Espinho (40º59'39.25''N, 8º38'43.49''W). Image from Google Earth.

This "90º angle curve" is acceptable in a road where traffic circulates at low speed but never, for example, in a motorway. As is easy to see, in a curve of this type the tangent has a sudden change at the point where the two line segments meet, making it impossible to circulate safely along this path at high speed.

Now, think about the problem about the continuity of the curvature function. In a road that is made up of only line segments and circular arcs, the value of the curvature changes abruptly from zero (straight parts) to some constant value (circular parts). These discontinuities at the junction points are a serious problem because, apart from being very uncomfortable for the driver and passengers, they may also be the cause of accidents due to the abrupt change of the centrifugal acceleration when the vehicle starts the circular paths.
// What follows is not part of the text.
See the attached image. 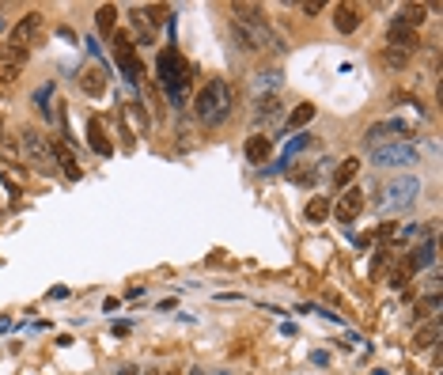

Note that the value of the acceleration, like the curvature, is associated with the second derivative.

To avoid this problem, roads are designed with transition curves between straight and circular paths. The curvature of these curves must change gradually from zero to the value of the curvature of the circular part to which one needs to join the straight segment. The most used transition curve is a clothoid (also called Cornu spiral).

As its graph shows, the curvature of the clothoid varies linearly from zero to any constant and is therefore the right curve for a smooth join between a straight path and a circular path. There are several possible configurations that respect the continuity of curvature. The most common are:

1) "straight line → clothoid → circle"

2) "straight line → clothoid → circle → clothoid →straight line"

3) "straight line → clothoid → clothoid → straight line"

Look at pictures below and check if the continuity of curvature function is preserved in all road sections.

Lisboa (38º45'27.09''N,9º10'19.71''W). Image from Google Earth.